Using an Algorithm
This page provides information on how to use a TigerGraph Graph Data Science (GDS) Library algorithm.
All GDS algorithms can be found at tigergraph/gsql-graph-algorithms
on GitHub in the algorithms
folder.
The algorithms are divided into several categories.
Each algorithm has its own folder, where you can find the implementation of the algorithm, any user-defined functions required to install the algorithm, or different versions of the algorithm if they exist.
GDS Library algorithms are implemented in GSQL as GSQL queries.
Therefore, the process to run an algorithm query is the same as the process to run any other query.
The names of GDS algorithm queries as provided by the library begin with the prefix tg_
only to distinguish them from a user-written query.
However, since the library is open-source, you can change the name of the queries to any name of your choosing.
Check for data or schema constraints
Most algorithm queries in the GDS Library are schema-free, meaning that you are able to run the query on any schema. However, some algorithms have certain schema or data constraints by nature. Make sure to read the documentation for the algorithm to determine the following:
-
Does the algorithm require edges to be directed/undirected?
-
Does the algorithm require edges to be weighted/unweighted?
-
Does the algorithm require any vertex type to have an attribute of a certain data type?
-
Does the algorithm require your data to have been processed in a certain way before it runs?
For example, k-Nearest Neighbors runs on graphs with either directed or undirected edges, but the edges must have a weight attribute.
Another example is the Fast Random Projection algorithm, which expects the vertex type to have an attribute of type LIST<DOUBLE>
if you want to store the embedding results to your graph data.
Create query
If the algorithm you wish to use is not yet installed in your TigerGraph instance, you need to create and install it.

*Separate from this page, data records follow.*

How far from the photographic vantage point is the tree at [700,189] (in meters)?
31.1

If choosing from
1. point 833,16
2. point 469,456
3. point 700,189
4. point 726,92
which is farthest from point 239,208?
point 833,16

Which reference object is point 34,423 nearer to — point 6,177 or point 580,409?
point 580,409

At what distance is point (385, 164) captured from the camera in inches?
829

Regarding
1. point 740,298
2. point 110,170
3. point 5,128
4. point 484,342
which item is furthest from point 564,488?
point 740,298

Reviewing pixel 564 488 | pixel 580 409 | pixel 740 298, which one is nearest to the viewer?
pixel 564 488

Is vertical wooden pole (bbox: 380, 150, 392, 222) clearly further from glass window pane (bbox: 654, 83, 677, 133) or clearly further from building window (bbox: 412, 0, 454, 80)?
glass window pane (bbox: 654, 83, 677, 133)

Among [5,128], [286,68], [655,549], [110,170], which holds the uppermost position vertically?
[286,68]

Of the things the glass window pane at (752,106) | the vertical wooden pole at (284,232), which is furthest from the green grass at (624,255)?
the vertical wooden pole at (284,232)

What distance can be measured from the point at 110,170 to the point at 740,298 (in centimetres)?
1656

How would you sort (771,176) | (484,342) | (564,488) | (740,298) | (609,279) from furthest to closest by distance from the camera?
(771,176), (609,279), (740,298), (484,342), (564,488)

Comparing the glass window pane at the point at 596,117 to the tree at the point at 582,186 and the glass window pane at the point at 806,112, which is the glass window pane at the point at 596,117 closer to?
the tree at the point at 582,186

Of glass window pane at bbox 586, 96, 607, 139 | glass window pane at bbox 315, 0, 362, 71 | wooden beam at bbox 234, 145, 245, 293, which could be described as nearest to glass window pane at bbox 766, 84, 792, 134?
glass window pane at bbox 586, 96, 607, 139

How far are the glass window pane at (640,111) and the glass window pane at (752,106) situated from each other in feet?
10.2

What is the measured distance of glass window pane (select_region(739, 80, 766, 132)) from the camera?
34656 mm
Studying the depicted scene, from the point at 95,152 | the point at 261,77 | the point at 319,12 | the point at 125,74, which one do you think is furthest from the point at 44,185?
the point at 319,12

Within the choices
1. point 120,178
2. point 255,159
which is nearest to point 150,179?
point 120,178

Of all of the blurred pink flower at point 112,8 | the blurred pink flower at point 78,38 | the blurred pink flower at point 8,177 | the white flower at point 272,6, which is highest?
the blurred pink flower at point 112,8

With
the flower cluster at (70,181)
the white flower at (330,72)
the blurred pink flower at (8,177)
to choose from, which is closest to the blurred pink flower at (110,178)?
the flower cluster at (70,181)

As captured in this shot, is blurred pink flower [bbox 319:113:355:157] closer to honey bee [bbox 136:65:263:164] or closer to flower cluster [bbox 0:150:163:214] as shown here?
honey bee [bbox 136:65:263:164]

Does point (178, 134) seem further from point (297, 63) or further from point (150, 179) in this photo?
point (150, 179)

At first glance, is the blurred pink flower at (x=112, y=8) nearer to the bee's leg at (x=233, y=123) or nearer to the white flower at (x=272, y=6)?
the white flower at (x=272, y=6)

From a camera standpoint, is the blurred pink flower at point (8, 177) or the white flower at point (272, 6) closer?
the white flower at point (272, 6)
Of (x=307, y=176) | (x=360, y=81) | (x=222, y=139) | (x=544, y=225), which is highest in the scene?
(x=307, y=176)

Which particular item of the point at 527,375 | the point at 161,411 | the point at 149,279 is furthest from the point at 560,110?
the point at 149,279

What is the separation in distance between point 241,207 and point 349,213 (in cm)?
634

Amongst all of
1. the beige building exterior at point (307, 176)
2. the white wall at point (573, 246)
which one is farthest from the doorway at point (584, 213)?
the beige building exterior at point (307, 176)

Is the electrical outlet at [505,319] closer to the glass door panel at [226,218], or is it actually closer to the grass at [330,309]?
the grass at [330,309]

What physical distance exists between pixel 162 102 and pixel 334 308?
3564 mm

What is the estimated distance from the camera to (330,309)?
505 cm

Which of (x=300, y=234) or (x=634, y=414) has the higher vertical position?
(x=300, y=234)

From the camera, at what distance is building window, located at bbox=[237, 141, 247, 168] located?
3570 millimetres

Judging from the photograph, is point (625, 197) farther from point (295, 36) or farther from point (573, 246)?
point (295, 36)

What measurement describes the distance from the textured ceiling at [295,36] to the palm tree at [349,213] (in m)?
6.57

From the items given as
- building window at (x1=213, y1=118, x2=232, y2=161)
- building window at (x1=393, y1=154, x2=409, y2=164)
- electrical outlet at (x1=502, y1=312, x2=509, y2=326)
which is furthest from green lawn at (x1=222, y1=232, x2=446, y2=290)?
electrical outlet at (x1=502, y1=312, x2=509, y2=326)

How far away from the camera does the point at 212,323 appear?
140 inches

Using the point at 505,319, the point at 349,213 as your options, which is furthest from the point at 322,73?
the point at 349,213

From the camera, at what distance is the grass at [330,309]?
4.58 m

You can create the query in the following ways:
-
Locate the query in the GDS Library GitHub repository. It is a
.gsql
file named after the query. -
Copy the entire content of the query file, which is the command to create the query, and paste it into a file on the machine running TigerGraph.
-
Log in to the GSQL shell as a user with query writing privileges for the graph on which you want to create the query.
-
Run
@<filepath>
from the GSQL shell, and replace<filepath>
with the absolute path to the file where you copied the query. For example, if your filepath is/home/tigergraph/query/pagerank.gsql
, run@/home/tigergraph/query/pagerank.gsql
from the GSQL shell.
Saving a query in GraphStudio does not create the query in GSQL. |
-
Locate the query in the GDS Library GitHub repository. It is a
.gsql
file named after the query. -
Copy the entire content of the query file. This is the command to create the query.
-
Log in to GraphStudio as a user with query writing privileges for the graph on which you want to create the query.
-
Click Global View in the top-left corner and choose the graph to use.
-
Click Write Queries on the left side navigation. Click + to add a new query and enter the query name. This name must be the same as the name in the
CREATE QUERY
command -
Paste the
CREATE QUERY
command into the query and save the query.
Install query
Installing a query allows the algorithm query to access all features offered by the GSQL Query language. It also increases the performance of the query.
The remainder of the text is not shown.